Garrick, who spoke Thursday about "Shared Space: A New-Old Way of Looking at Streets" during the eighth presentation of the on-going Green Living Series at MCLA, challenged the idea that road designs need to be based the flow of traffic.
"For a long time in this country, transportation has been about how you can move stuff and about how fast you can move cars," he said. "We have started to think differently about transportation -- its environmental, social and economic impact. The concept of shared space is about design. It forces us to start thinking about the underlying assumptions we have about street and highway designs."
Using pictures of redesigned roads and shared spaces from the Netherlands and London, Garrick demonstrated how simple changes in design can change the speed of traffic on a road and make it more comfortable for pedestrians and bicyclists to use, while keeping the same flow of traffic.
"Shared space is a reconsideration of how urban space is used," he said. "Shared space means that signs, signals and lines play a subordinate role. It's not about designing a 25-mile-per-hour road.
Garrick added, "Hans Monderman, a Dutch engineer who conceptualized the idea of shared spaces, believe that the best public spaces and streets were the ones where human behavior governs.

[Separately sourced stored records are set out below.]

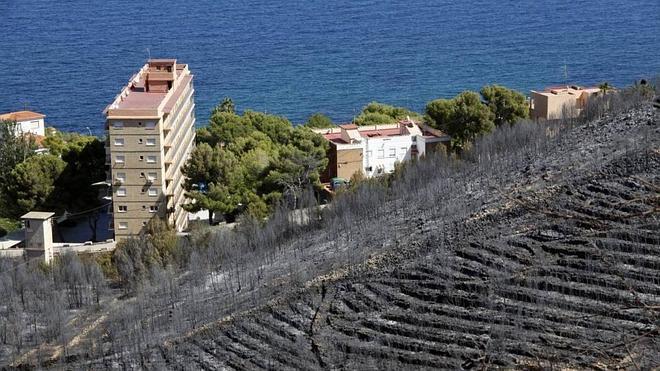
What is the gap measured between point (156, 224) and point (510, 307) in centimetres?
942

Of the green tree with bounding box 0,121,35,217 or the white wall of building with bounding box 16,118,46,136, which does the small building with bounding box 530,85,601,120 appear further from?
the white wall of building with bounding box 16,118,46,136

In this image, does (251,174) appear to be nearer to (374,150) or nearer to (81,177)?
(374,150)

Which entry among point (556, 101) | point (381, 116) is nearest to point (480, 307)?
point (556, 101)

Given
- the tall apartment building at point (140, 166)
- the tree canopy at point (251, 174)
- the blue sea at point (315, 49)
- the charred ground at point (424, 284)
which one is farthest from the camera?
the blue sea at point (315, 49)

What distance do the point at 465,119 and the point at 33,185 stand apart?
31.2ft

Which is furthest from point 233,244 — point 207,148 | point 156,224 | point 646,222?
point 646,222

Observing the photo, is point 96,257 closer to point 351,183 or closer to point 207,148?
point 207,148

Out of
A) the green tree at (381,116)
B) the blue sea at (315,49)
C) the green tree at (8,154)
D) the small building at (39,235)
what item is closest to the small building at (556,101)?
the green tree at (381,116)

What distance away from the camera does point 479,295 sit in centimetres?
1551

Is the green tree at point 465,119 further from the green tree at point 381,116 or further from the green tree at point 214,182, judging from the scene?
the green tree at point 214,182

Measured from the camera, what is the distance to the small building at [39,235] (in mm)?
21969

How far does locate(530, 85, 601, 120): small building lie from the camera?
2708 cm

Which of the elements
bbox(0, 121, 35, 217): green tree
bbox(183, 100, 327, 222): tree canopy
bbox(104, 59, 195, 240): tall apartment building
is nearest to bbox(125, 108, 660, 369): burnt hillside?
bbox(183, 100, 327, 222): tree canopy

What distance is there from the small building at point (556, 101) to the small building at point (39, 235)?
11.2 meters
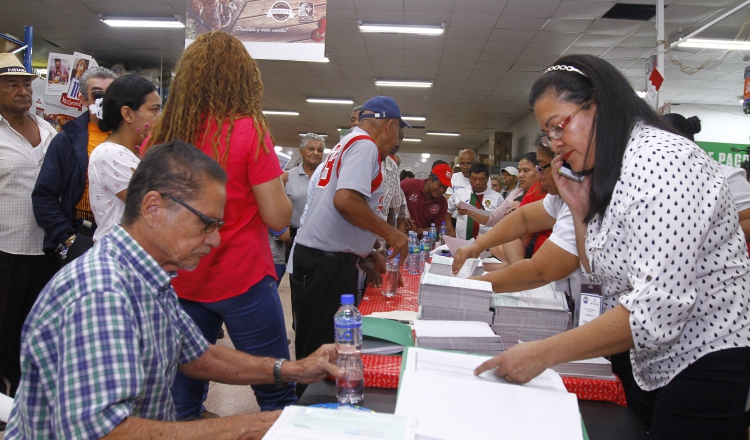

The United States has the worst traffic safety record of any developed country -- a problem created by how we think about spaces. Contemporary traffic engineering is based largely on rules and regulations. We design highways very well, but we have forced highway design onto our urban streets."
Examples of subtle changes to road design that can create shared spaces included widened sidewalks, diagonal or head-in street parking, median strips with bicycle racks and roundabouts placed inside squared-shaped intersections.
"These subtle changes result in vehicles ceding priority to bikes and pedestrians and slower traffic, that flows at the same rate," he said. "Merchants benefit from the designs. Studies also show less traffic accidents and a decrease in the severity of those accidents."
Mayor Richard J. Alcombright questioned how cities and towns, which rely heavily on grant funding from federal and state agencies could utilize shared space designs, when much of the designs are dictated by federal guidelines.
"It will come in time," Garrick said. "What happens is community groups and cities put pressure on the departments of transportation to accept change. We also have a new generation of engineers coming out of UMass and UConn that are being taught this form of design. There is a different attitude that will permeate the culture."
Others in attendance questioned potential lawsuits -- how fault for an accident would be determined -- and safety tradeoffs.
"In the Netherlands, the culture changed. They changed the law. If you are driving a car and hit a pedestrian, you are at fault," Garrick said. "There are no negative tradeoffs that I have found. In the Netherlands, they went from 3,700 vehicular fatalities in a year to 400 fatalities a year now, partially because of the changes that have been made."